Exercise instructions>
Only a number is wanted here, namely how many lines of the data contain the string "lists".

Input material>
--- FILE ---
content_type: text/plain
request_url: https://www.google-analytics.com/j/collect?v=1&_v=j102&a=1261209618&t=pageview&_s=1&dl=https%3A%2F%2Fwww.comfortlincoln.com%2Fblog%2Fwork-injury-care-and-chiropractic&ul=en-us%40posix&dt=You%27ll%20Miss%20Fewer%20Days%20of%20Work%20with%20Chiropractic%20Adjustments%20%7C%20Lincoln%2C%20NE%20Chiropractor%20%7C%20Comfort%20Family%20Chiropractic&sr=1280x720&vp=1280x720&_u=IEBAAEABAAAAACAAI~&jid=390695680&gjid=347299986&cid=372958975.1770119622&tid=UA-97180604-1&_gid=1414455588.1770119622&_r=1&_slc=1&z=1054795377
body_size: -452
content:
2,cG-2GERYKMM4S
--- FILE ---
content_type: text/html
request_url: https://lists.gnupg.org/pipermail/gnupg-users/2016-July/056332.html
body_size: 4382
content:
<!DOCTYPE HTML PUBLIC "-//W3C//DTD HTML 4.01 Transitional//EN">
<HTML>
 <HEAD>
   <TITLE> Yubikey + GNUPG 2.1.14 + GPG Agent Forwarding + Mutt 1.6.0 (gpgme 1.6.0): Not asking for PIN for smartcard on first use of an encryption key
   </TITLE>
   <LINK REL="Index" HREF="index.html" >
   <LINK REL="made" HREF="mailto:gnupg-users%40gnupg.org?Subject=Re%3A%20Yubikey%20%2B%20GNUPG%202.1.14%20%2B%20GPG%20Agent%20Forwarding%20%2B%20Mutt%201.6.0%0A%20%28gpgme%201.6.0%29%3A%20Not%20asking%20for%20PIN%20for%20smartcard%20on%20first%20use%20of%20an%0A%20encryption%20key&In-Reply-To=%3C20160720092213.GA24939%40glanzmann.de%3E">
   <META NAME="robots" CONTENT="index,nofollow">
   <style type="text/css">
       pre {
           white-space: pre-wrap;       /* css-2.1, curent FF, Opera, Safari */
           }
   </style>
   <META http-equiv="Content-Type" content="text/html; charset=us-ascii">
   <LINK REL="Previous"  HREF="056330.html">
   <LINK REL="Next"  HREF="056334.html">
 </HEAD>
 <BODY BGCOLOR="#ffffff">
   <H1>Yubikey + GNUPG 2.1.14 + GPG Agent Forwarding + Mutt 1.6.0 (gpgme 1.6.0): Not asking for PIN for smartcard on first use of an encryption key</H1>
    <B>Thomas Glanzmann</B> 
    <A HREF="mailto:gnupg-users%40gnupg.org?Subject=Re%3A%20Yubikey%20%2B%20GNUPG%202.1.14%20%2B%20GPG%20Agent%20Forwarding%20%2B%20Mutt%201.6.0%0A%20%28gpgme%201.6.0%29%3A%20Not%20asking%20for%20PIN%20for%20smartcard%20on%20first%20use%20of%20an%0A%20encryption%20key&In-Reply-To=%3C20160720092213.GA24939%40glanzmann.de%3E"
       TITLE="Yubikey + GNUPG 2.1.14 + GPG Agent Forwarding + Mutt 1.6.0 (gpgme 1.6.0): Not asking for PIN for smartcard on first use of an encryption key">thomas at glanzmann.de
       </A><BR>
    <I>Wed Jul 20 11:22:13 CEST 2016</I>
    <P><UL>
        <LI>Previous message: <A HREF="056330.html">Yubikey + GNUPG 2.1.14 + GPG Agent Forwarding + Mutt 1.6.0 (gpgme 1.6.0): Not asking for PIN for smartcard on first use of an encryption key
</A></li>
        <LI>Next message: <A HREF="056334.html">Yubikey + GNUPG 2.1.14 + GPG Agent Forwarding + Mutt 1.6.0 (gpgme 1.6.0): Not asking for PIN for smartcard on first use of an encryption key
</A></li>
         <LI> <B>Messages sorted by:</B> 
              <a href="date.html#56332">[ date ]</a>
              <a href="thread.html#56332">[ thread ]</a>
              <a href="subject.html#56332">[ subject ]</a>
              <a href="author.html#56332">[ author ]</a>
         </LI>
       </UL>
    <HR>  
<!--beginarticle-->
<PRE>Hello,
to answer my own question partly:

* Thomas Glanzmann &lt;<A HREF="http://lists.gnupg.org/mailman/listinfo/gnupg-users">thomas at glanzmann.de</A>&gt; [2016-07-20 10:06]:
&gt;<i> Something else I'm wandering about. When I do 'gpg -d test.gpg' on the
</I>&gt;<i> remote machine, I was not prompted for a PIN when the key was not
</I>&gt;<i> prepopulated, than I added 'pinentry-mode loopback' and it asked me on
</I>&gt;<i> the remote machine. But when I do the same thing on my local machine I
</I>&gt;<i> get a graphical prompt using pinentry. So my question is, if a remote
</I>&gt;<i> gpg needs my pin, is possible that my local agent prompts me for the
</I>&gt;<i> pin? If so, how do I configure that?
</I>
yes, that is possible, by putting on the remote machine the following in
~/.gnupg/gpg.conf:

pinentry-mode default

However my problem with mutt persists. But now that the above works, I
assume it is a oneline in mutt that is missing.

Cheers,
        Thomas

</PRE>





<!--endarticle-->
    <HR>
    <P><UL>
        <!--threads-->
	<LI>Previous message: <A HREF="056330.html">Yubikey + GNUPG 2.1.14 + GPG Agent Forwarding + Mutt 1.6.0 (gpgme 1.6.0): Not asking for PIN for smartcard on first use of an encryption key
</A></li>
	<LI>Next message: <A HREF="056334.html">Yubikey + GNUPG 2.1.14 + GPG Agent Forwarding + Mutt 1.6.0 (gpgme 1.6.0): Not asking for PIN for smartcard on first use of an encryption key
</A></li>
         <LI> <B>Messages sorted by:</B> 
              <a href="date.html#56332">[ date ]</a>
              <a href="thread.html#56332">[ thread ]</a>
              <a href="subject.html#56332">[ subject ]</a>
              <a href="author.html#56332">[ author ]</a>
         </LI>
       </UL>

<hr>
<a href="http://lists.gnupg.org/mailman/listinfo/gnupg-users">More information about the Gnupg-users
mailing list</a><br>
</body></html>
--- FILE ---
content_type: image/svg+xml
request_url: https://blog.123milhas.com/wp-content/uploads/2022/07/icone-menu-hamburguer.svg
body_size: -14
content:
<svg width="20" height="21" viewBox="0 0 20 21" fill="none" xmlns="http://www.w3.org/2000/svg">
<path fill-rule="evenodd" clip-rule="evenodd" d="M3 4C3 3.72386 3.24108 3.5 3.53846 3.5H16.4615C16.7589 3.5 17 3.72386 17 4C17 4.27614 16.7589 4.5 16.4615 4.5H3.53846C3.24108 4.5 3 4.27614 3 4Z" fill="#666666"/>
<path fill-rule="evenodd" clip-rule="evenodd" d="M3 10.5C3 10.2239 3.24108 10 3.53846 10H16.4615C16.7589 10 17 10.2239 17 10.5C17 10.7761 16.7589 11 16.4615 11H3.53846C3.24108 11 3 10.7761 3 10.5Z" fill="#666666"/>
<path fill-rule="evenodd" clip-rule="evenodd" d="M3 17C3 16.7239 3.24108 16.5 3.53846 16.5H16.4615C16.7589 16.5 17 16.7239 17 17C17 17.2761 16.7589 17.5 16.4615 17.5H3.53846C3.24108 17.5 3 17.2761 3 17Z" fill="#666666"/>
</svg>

Exercise response>
3